Ways to make it better
What should we do?
First, the press should stop characterizing higher house prices as better. Higher house prices are not an "improvement" and lower prices are not a "worsening" of the housing market. Higher house prices are simply inflation, and inflation is bad for buyers.
The president should say that lower housing prices are a wonderful thing for buyers, especially young families. He should point out that lower housing prices are true affordability. Increased mortgage debt is not affordability, just a trap for the unwary.
Lending regulations should eliminate comps as meaningless. All lending should be based by law on what it would cost to rent the equivalent house. Fannie, Freddie, and FHA lending programs should be stopped immediately, not gradually. It is the hope of lower prices that causes people to delay purchasing. We want to get prices back down below the cost of renting as quickly as possible for the maximum buyer benefit.
People in the Midwest and South should not be forced via their tax dollars to guarantee $729,750 jumbo Fannie and Freddie mortgages for Californians when they cannot get such a guarantee for themselves. The injustice is galling.

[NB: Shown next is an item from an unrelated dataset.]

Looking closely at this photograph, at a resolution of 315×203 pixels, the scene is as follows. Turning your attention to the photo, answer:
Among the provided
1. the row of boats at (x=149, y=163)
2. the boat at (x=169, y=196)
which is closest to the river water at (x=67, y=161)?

Banks should be heavily fined for leaving foreclosed property empty and deteriorating. Foreclosures don't ruin neighborhoods – empty houses do. If the banks won't take care of their houses quickly, the title should be auctioned off to people who will occupy and take care of them. Yes, even if the auction lowers comps or forces the bank to take a loss.
No mortgage interest deduction
There should be no mortgage interest deduction. Encouraging debt has resulted in disaster. Instead, we should promote savings, and outright ownership without any debt at all, in every generation.
Current owners usually misunderstand their own interests. If they ever want to upgrade, they will benefit more from the falling price on a bigger place than they lose from the falling price on their current place. Owners who want to upgrade should be firmly on the side of lower prices.
There is a feeling of terror that if house prices were allowed to be set by the unmanipulated free market, all consumer spending would stop and a permanent deflation would take hold. That just wouldn't happen. Consumers will always spend on things they need, and deflation will naturally stop at the point where a house is once again cheaper to own than to rent.